Vakaların büyük çoğunluğunda, bağırsak tıkanıklığının cerrahi tedavisine başvurmak hala gereklidir. Bunun nedeni, genellikle geç tedavi veya hastanın uzun süreli taşınması ve hastalığın teşhisinin gecikmesi nedeniyle tedavinin başlangıcının ertelenmesidir. Ameliyatsız tıkanıklığı giderme şansının olduğu "Altın 6 saat" kaçırılır ve hasta cerrah masasındadır.

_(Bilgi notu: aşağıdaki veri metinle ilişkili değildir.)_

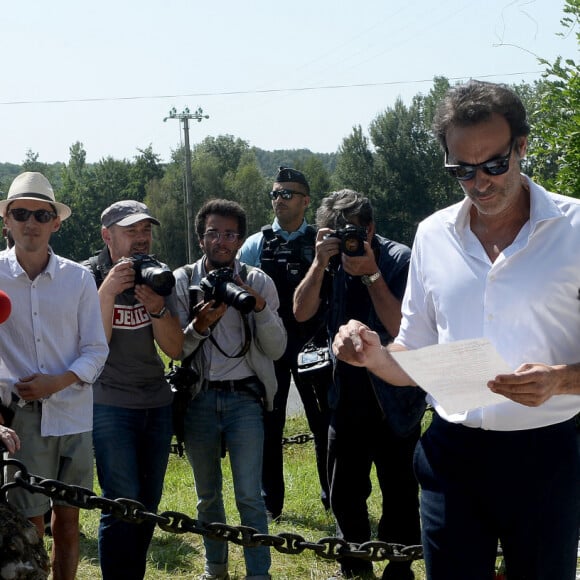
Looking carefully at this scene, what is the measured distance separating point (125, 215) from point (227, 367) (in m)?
0.99

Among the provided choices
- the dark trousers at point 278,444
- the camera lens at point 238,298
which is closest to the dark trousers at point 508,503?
the camera lens at point 238,298

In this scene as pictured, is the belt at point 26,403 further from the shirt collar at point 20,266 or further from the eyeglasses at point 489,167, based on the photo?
the eyeglasses at point 489,167

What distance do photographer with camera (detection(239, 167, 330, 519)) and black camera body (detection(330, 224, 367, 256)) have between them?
1.19 metres

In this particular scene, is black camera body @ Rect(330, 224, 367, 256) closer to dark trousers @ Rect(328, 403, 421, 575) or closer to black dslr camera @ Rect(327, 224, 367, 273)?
black dslr camera @ Rect(327, 224, 367, 273)

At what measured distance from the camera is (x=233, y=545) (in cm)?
618

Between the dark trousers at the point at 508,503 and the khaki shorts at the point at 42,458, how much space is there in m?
2.20

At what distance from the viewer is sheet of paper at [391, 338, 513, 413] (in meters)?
2.80

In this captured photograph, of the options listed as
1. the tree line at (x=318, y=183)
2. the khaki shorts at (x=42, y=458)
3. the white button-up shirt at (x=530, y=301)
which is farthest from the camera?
the tree line at (x=318, y=183)

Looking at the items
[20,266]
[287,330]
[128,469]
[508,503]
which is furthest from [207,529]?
[287,330]

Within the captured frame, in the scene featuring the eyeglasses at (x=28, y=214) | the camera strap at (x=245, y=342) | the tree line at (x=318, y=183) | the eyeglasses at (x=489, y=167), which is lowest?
the camera strap at (x=245, y=342)

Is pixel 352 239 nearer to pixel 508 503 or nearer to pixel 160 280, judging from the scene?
pixel 160 280

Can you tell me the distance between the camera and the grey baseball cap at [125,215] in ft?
17.4

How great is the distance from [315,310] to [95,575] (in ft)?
6.43

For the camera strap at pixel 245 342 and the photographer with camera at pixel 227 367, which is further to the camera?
the camera strap at pixel 245 342
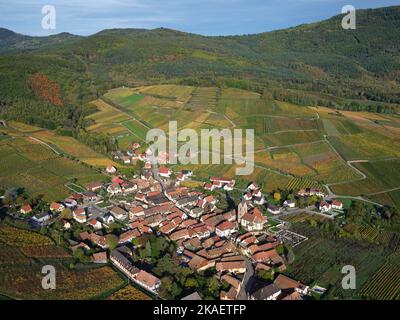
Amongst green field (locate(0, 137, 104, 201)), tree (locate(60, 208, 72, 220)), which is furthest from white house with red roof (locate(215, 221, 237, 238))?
green field (locate(0, 137, 104, 201))

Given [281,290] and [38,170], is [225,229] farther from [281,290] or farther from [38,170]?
[38,170]

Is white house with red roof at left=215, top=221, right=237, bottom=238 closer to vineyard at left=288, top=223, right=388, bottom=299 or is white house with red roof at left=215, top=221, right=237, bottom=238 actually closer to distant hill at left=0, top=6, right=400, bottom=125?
vineyard at left=288, top=223, right=388, bottom=299

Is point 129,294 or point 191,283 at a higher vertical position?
point 191,283

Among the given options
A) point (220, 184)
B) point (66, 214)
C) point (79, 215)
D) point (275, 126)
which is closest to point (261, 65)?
point (275, 126)

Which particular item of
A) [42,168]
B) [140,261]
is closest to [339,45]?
[42,168]

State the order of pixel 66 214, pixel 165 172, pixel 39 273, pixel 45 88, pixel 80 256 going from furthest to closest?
pixel 45 88
pixel 165 172
pixel 66 214
pixel 80 256
pixel 39 273

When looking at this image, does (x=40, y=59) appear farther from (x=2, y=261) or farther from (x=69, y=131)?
(x=2, y=261)

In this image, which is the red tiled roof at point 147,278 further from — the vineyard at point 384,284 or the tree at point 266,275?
the vineyard at point 384,284
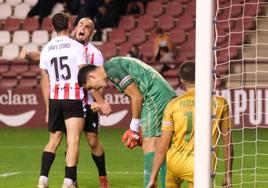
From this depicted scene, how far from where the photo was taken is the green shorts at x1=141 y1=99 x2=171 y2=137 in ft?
28.2

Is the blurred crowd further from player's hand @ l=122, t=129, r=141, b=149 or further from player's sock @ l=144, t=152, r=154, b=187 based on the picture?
player's hand @ l=122, t=129, r=141, b=149

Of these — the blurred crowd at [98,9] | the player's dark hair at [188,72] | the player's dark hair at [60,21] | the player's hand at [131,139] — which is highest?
the blurred crowd at [98,9]

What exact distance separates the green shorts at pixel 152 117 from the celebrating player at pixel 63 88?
1.95m

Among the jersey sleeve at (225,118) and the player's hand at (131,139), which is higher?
the jersey sleeve at (225,118)

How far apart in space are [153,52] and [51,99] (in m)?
12.2

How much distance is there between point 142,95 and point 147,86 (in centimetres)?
10

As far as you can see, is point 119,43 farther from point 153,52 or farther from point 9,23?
point 9,23

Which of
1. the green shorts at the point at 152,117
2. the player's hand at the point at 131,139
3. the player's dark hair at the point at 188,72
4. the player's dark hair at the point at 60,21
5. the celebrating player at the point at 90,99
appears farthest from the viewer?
the celebrating player at the point at 90,99

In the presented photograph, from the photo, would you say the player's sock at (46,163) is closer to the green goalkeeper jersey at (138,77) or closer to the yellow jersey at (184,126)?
the green goalkeeper jersey at (138,77)

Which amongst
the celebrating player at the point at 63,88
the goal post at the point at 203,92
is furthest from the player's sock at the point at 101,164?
the goal post at the point at 203,92

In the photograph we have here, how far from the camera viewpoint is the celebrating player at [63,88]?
10539 millimetres

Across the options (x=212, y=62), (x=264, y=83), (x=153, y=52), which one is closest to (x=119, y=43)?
(x=153, y=52)

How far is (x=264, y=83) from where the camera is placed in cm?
1905

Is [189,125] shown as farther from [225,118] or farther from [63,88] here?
[63,88]
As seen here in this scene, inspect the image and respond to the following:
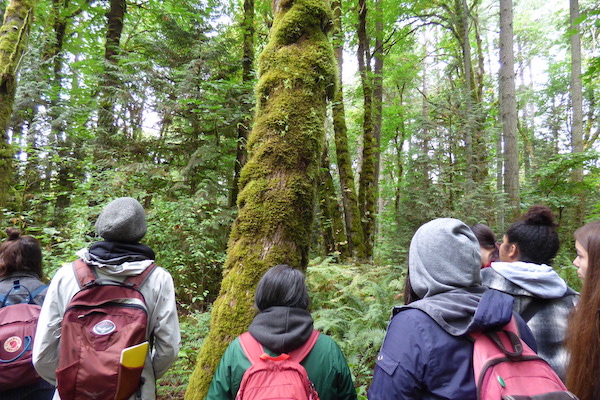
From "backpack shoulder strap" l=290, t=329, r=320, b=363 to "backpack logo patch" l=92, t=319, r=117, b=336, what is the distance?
4.32ft

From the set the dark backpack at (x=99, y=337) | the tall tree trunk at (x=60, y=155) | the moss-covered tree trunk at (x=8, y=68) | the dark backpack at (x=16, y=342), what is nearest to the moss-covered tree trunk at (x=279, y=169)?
the dark backpack at (x=99, y=337)

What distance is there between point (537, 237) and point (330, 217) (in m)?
7.05

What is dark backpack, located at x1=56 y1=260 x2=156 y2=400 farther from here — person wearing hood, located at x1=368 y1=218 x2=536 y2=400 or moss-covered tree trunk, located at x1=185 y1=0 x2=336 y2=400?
person wearing hood, located at x1=368 y1=218 x2=536 y2=400

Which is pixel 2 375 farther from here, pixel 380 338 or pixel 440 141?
pixel 440 141

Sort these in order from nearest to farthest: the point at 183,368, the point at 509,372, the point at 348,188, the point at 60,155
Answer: the point at 509,372 → the point at 183,368 → the point at 348,188 → the point at 60,155

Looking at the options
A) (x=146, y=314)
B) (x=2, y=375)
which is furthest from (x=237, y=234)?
(x=2, y=375)

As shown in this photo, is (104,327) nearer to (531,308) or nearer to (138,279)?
(138,279)

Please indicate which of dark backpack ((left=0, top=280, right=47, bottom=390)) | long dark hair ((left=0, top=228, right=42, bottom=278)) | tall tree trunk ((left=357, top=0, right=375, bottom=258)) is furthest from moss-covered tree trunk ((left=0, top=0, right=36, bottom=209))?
tall tree trunk ((left=357, top=0, right=375, bottom=258))

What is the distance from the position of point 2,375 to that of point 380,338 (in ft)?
13.1

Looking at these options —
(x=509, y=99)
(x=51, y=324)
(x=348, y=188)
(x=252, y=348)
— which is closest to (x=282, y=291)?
(x=252, y=348)

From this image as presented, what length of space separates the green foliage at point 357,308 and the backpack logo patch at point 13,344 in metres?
3.28

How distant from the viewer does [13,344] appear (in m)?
2.91

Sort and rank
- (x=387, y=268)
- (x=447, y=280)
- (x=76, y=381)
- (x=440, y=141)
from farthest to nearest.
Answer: (x=440, y=141) < (x=387, y=268) < (x=76, y=381) < (x=447, y=280)

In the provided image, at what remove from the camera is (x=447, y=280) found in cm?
179
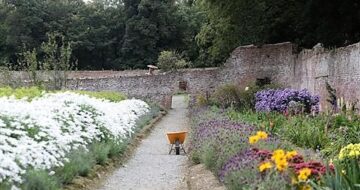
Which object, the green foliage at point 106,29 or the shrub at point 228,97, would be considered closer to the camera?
the shrub at point 228,97

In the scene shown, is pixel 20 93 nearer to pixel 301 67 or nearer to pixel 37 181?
pixel 37 181

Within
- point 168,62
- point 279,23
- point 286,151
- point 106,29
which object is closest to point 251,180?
point 286,151

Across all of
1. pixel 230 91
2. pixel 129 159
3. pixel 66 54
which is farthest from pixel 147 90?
pixel 129 159

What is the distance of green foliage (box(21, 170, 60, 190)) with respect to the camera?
6418 mm

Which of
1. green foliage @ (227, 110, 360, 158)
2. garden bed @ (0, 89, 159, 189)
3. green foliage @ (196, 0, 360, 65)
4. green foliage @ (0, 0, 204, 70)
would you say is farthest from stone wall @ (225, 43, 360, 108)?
green foliage @ (0, 0, 204, 70)

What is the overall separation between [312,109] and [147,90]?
1855 centimetres

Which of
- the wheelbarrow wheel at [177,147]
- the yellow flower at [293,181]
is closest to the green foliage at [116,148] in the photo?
the wheelbarrow wheel at [177,147]

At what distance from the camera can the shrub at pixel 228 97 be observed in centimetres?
2233

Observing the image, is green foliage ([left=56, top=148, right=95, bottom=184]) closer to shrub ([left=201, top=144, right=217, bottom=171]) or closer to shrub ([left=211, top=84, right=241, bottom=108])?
shrub ([left=201, top=144, right=217, bottom=171])

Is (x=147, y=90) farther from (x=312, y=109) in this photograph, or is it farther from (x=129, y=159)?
(x=129, y=159)

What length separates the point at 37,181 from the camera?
652cm

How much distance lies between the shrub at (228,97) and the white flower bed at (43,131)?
10798 millimetres

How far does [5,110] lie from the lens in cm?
742

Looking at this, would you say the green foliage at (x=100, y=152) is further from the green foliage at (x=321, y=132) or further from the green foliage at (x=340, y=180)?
the green foliage at (x=340, y=180)
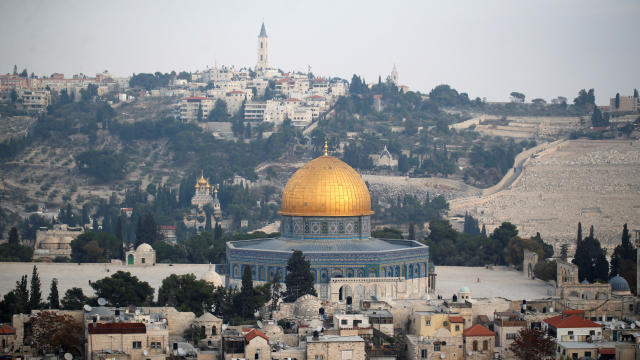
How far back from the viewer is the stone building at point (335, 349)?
33531 millimetres

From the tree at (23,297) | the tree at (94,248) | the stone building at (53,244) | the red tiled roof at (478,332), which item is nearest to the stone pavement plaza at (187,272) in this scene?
the tree at (94,248)

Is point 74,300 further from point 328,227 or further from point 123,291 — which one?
point 328,227

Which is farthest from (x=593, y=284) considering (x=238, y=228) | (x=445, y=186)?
(x=445, y=186)

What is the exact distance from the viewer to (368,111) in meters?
117

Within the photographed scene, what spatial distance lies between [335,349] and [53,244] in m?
30.5

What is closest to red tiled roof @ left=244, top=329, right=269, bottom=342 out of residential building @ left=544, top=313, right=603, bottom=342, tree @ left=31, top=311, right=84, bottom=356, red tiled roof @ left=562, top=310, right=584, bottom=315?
tree @ left=31, top=311, right=84, bottom=356

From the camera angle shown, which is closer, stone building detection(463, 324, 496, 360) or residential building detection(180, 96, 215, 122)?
stone building detection(463, 324, 496, 360)

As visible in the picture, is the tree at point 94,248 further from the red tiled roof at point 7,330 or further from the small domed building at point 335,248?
the red tiled roof at point 7,330

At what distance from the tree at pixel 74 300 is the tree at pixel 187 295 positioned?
78.1 inches

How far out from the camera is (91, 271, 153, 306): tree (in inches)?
1576

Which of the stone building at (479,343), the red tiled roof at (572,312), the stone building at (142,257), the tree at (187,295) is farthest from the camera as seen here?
the stone building at (142,257)

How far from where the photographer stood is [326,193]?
46969 millimetres

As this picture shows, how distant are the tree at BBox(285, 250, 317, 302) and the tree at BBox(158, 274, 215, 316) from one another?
7.11ft

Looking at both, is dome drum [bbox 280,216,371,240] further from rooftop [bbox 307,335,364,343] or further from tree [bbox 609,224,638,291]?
rooftop [bbox 307,335,364,343]
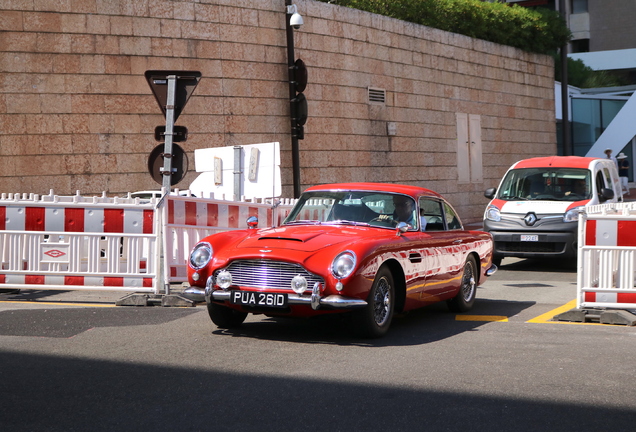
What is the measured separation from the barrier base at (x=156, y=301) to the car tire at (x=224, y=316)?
67.2 inches

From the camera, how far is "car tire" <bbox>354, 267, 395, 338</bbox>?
7.20m

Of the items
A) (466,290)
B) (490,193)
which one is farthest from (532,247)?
(466,290)

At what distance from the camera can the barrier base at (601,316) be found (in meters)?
8.43

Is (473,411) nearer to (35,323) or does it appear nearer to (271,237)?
(271,237)

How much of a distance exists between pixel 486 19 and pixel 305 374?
76.7 ft

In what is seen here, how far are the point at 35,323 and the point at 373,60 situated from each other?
1580cm

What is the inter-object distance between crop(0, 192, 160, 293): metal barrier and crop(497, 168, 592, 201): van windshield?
7.06m

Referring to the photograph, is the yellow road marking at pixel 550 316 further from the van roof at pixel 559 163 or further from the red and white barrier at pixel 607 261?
the van roof at pixel 559 163

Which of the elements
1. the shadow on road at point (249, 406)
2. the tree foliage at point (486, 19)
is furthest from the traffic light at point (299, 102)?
the shadow on road at point (249, 406)

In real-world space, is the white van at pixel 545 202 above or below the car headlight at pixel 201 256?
above

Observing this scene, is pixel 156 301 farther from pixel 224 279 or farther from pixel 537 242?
pixel 537 242

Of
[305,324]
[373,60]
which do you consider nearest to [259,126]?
[373,60]

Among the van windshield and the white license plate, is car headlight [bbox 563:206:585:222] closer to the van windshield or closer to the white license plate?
the van windshield

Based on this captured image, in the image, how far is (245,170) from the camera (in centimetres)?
1383
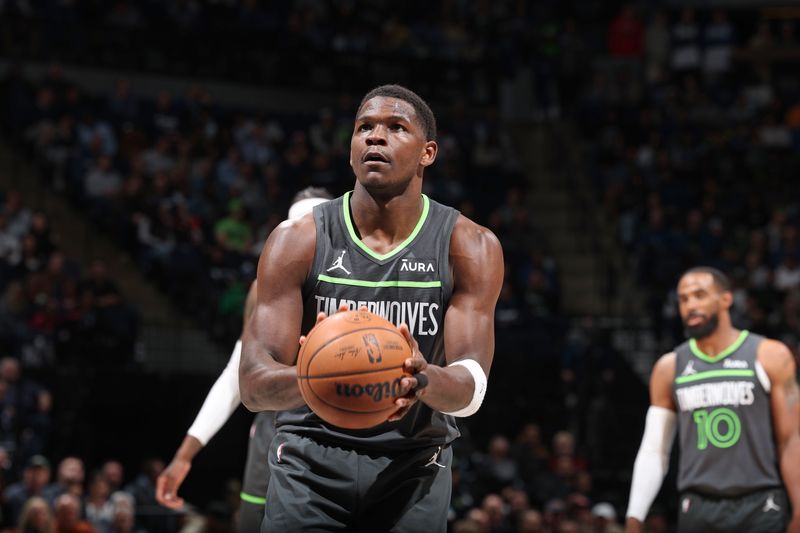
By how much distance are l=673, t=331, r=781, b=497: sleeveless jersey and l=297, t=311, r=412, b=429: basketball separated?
11.7 ft

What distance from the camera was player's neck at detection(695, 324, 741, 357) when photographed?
724 centimetres

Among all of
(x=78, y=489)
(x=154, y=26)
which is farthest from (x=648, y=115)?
(x=78, y=489)

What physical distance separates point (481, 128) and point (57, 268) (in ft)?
28.6

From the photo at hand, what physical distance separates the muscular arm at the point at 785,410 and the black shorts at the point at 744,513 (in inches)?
3.4

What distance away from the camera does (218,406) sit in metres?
6.38

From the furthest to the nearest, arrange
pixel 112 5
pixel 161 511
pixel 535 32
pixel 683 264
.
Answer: pixel 535 32
pixel 112 5
pixel 683 264
pixel 161 511

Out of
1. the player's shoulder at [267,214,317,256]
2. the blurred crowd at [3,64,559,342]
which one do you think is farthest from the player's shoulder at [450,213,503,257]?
the blurred crowd at [3,64,559,342]

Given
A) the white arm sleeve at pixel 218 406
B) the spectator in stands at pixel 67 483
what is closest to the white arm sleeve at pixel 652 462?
the white arm sleeve at pixel 218 406

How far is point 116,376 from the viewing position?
12.9 m

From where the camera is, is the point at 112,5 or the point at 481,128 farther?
the point at 481,128

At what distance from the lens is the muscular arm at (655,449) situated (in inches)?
273

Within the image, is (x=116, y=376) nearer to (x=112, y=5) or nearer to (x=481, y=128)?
(x=112, y=5)

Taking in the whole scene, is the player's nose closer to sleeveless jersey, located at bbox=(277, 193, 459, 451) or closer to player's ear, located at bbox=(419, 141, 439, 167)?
player's ear, located at bbox=(419, 141, 439, 167)

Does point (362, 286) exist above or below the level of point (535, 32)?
below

Yiyecek bolusunun bağırsaklardan geçişini geri kazanmanıza izin veren birçok işlem türü vardır. Bazı durumlarda ölü bağırsağın bir kısmı alınarak kesilerin kenarları birbirine dikilirken bazılarında ise operasyon iki aşamada gerçekleştirilir:

  • stomanın çıkarılması (bağırsağın üst ucu karın ön duvarına getirilir);
  • birkaç ay sonra bağırsak uçlarının dikilmesi.

Boğulmuş fıtıkta halka fıtık ameliyatı yapılır ve eğer yaşayabilirse bağırsak halkası küçültülür veya nekroz durumunda çıkarılır. Bağırsaklar büküldüğünde düğüm düzleştirilir ve bağırsağın canlılığı değerlendirilir. Tıkanma tıkanıklığı ile bağırsağın açılması ve dışkı taşlarının, bezoarların vb. çıkarılması gerekebilir.

Ameliyattan önce hasta, solüsyonların intravenöz infüzyonu ile kısa bir süre için hazırlanır, ameliyattan sonra yoğun bakımda aynı şey olur. Aynı zamanda, anti-inflamatuar ilaçlar, bağırsağın motor fonksiyonunu uyaran ilaçlar ve peritonit ile antibiyotikler de kullanılır.

Bir kişinin bağırsak tıkanıklığı ile hayatta kalma şansı, doğrudan ona sağlama hızına bağlıdır. Tıbbi bakım. Hastalığın başlangıcından sonraki ilk 6 saat içinde ameliyat edilenlerin tamamına yakını iyileşirken, bir gün sonra yapılan ameliyatta her dört kişiden biri hayatını kaybetmektedir. İç karartıcı istatistikler, güvenle bir şey söylemenizi sağlar - zaman kaybetmeyin! Uzun süre gaz ve dışkı yokluğu, ağrı ve şişkinlik artışı ile hemen ambulans çağırın. Bağırsak tıkanıklığı olan bir hayatı satın almak için kullanabileceğiniz tek para birimi zamandır.